**** Given entries

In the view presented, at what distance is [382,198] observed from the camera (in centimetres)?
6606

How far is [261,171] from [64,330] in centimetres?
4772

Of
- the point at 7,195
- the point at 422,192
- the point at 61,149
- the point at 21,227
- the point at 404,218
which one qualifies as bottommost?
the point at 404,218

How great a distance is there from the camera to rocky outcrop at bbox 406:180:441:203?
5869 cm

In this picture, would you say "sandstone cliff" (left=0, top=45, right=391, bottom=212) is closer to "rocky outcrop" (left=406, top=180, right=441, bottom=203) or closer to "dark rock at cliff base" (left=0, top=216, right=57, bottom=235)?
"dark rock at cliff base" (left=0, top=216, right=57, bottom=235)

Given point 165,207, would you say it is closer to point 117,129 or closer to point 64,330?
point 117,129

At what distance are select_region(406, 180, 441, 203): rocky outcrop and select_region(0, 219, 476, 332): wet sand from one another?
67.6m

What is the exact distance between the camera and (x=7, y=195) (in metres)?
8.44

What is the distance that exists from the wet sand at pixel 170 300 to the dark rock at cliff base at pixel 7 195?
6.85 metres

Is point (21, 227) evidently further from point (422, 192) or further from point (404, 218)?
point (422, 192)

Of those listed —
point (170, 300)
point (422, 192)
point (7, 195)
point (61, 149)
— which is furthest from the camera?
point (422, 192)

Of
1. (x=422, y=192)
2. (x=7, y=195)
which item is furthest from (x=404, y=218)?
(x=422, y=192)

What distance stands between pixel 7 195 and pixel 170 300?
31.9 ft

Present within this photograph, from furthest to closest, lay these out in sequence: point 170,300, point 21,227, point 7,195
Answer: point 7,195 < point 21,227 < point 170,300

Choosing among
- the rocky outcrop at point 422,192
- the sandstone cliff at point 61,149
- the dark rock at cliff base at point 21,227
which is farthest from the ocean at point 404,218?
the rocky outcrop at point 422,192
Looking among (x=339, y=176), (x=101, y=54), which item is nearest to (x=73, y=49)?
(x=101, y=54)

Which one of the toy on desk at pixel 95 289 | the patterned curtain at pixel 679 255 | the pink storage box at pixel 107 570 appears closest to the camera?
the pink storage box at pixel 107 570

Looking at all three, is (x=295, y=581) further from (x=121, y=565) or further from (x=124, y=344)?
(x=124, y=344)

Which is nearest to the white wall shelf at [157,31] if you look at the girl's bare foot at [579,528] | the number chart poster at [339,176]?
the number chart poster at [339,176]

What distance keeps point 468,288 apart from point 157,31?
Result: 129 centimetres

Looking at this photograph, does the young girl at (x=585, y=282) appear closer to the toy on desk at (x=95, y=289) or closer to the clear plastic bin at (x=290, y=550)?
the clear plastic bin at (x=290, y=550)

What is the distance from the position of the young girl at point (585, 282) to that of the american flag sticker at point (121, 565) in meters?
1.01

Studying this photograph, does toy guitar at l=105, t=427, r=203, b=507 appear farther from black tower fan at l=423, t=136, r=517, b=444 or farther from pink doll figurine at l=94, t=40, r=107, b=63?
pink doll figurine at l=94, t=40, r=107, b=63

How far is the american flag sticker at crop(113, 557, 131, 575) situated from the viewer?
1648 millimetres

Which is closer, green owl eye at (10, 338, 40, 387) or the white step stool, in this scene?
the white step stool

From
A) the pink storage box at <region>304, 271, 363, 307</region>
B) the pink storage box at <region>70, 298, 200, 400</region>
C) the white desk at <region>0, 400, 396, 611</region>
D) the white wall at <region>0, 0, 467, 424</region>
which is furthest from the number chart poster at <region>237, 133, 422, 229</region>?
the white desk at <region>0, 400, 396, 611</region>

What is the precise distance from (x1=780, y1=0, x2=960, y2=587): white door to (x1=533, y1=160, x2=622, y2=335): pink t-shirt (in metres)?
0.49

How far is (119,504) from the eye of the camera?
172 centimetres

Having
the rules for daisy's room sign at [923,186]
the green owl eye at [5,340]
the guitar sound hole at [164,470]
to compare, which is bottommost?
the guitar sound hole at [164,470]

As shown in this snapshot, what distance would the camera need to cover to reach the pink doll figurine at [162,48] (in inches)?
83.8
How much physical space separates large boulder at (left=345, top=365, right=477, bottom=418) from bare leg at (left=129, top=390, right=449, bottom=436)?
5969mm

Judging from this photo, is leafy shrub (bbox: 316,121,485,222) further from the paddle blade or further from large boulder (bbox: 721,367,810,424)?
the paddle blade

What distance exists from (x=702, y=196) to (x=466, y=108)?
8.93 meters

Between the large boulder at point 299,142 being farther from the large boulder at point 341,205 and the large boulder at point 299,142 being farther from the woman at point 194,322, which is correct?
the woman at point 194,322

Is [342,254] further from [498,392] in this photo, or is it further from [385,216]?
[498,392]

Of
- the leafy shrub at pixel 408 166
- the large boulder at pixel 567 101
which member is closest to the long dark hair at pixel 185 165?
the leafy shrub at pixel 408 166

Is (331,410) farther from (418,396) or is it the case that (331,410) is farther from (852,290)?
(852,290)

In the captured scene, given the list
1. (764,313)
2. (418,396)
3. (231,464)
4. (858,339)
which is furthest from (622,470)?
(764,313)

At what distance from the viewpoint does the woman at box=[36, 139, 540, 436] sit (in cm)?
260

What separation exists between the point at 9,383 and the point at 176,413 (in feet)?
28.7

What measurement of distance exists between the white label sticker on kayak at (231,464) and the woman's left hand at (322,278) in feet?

********

**What is needed:** Print all of the records above verbatim, without changing a single character.

**Solution to this task:**
In the view presented, at what distance is [382,198] observed from the camera (in centimetres)?
6606

How far is [261,171] from [64,330] in centimetres?
4772

Of
- the point at 7,195
- the point at 422,192
- the point at 61,149
- the point at 21,227
- the point at 404,218
which one qualifies as bottommost?
the point at 404,218

How great a distance is there from the camera to rocky outcrop at bbox 406:180:441:203?
5869 cm

In this picture, would you say "sandstone cliff" (left=0, top=45, right=391, bottom=212) is closer to "rocky outcrop" (left=406, top=180, right=441, bottom=203) or closer to "dark rock at cliff base" (left=0, top=216, right=57, bottom=235)?
"dark rock at cliff base" (left=0, top=216, right=57, bottom=235)

Given point 165,207, would you say it is closer to point 117,129 or closer to point 64,330?
point 117,129

At what distance are select_region(406, 180, 441, 203): rocky outcrop and select_region(0, 219, 476, 332): wet sand from one another?
67.6m

What is the exact distance between the camera and (x=7, y=195) (in metres)?
8.44

What is the distance that exists from the wet sand at pixel 170 300 to the dark rock at cliff base at pixel 7 195?
6.85 metres

Is point (21, 227) evidently further from point (422, 192) or further from point (404, 218)?
point (422, 192)

Of those listed —
point (170, 300)
point (422, 192)
point (7, 195)
point (61, 149)
— which is furthest from the camera?
point (422, 192)

Of
1. (x=422, y=192)
2. (x=7, y=195)
which item is furthest from (x=404, y=218)?
(x=422, y=192)

What distance stands between pixel 7 195 and pixel 170 300?
31.9 ft

Present within this photograph, from furthest to closest, lay these out in sequence: point 170,300, point 21,227, point 7,195
Answer: point 7,195 < point 21,227 < point 170,300

Choosing among
- the rocky outcrop at point 422,192
- the sandstone cliff at point 61,149
- the dark rock at cliff base at point 21,227
which is farthest from the ocean at point 404,218?
the rocky outcrop at point 422,192
Looking among (x=339, y=176), (x=101, y=54), which item is nearest to (x=73, y=49)?
(x=101, y=54)

Which one of the toy on desk at pixel 95 289 | the patterned curtain at pixel 679 255 | the pink storage box at pixel 107 570 appears closest to the camera?
the pink storage box at pixel 107 570

Looking at all three, is (x=295, y=581) further from (x=121, y=565) or further from (x=124, y=344)?
(x=124, y=344)

Which is nearest to the white wall shelf at [157,31] if you look at the girl's bare foot at [579,528] | the number chart poster at [339,176]?
the number chart poster at [339,176]

What distance keeps point 468,288 apart from point 157,31?
Result: 129 centimetres

Looking at this photograph, does the young girl at (x=585, y=282) appear closer to the toy on desk at (x=95, y=289) or closer to the clear plastic bin at (x=290, y=550)?
the clear plastic bin at (x=290, y=550)

What is the distance from the position of the young girl at point (585, 282) to that of the american flag sticker at point (121, 565) in meters?
1.01

Studying this photograph, does toy guitar at l=105, t=427, r=203, b=507 appear farther from black tower fan at l=423, t=136, r=517, b=444 or farther from pink doll figurine at l=94, t=40, r=107, b=63?
pink doll figurine at l=94, t=40, r=107, b=63

How far is the american flag sticker at crop(113, 557, 131, 575) situated from the viewer?
1648 millimetres

Which is closer, green owl eye at (10, 338, 40, 387) or the white step stool, in this scene?
the white step stool

From
A) the pink storage box at <region>304, 271, 363, 307</region>
B) the pink storage box at <region>70, 298, 200, 400</region>
C) the white desk at <region>0, 400, 396, 611</region>
D) the white wall at <region>0, 0, 467, 424</region>
which is furthest from the number chart poster at <region>237, 133, 422, 229</region>?
the white desk at <region>0, 400, 396, 611</region>

What is the precise distance from (x1=780, y1=0, x2=960, y2=587): white door to (x1=533, y1=160, x2=622, y2=335): pink t-shirt (in metres)?
0.49

How far is (119,504) from the eye of the camera?
172 centimetres

Having
the rules for daisy's room sign at [923,186]
the green owl eye at [5,340]
the guitar sound hole at [164,470]
to compare, which is bottommost?
the guitar sound hole at [164,470]

As shown in this snapshot, what distance would the camera need to cover to reach the pink doll figurine at [162,48] (in inches)?
83.8
How much physical space separates large boulder at (left=345, top=365, right=477, bottom=418) from bare leg at (left=129, top=390, right=449, bottom=436)?
5969mm

Judging from this photo, is leafy shrub (bbox: 316,121,485,222) further from the paddle blade or further from large boulder (bbox: 721,367,810,424)?
the paddle blade

What distance exists from (x=702, y=196) to (x=466, y=108)?
8.93 meters

Between the large boulder at point 299,142 being farther from the large boulder at point 341,205 and the large boulder at point 299,142 being farther from the woman at point 194,322, which is correct?
the woman at point 194,322

Is [342,254] further from [498,392] in this photo, or is it further from [385,216]?
[498,392]

Of
- the leafy shrub at pixel 408 166
- the large boulder at pixel 567 101
which member is closest to the long dark hair at pixel 185 165?
the leafy shrub at pixel 408 166

Is (331,410) farther from (418,396) or is it the case that (331,410) is farther from (852,290)?
(852,290)

In the captured scene, given the list
1. (764,313)
2. (418,396)
3. (231,464)
4. (858,339)
which is furthest from (622,470)?
(764,313)

At what distance from the viewpoint does the woman at box=[36, 139, 540, 436] sit (in cm)?
260

What separation exists between the point at 9,383 and the point at 176,413 (in feet)?
28.7

What measurement of distance exists between the white label sticker on kayak at (231,464) and the woman's left hand at (322,278) in feet?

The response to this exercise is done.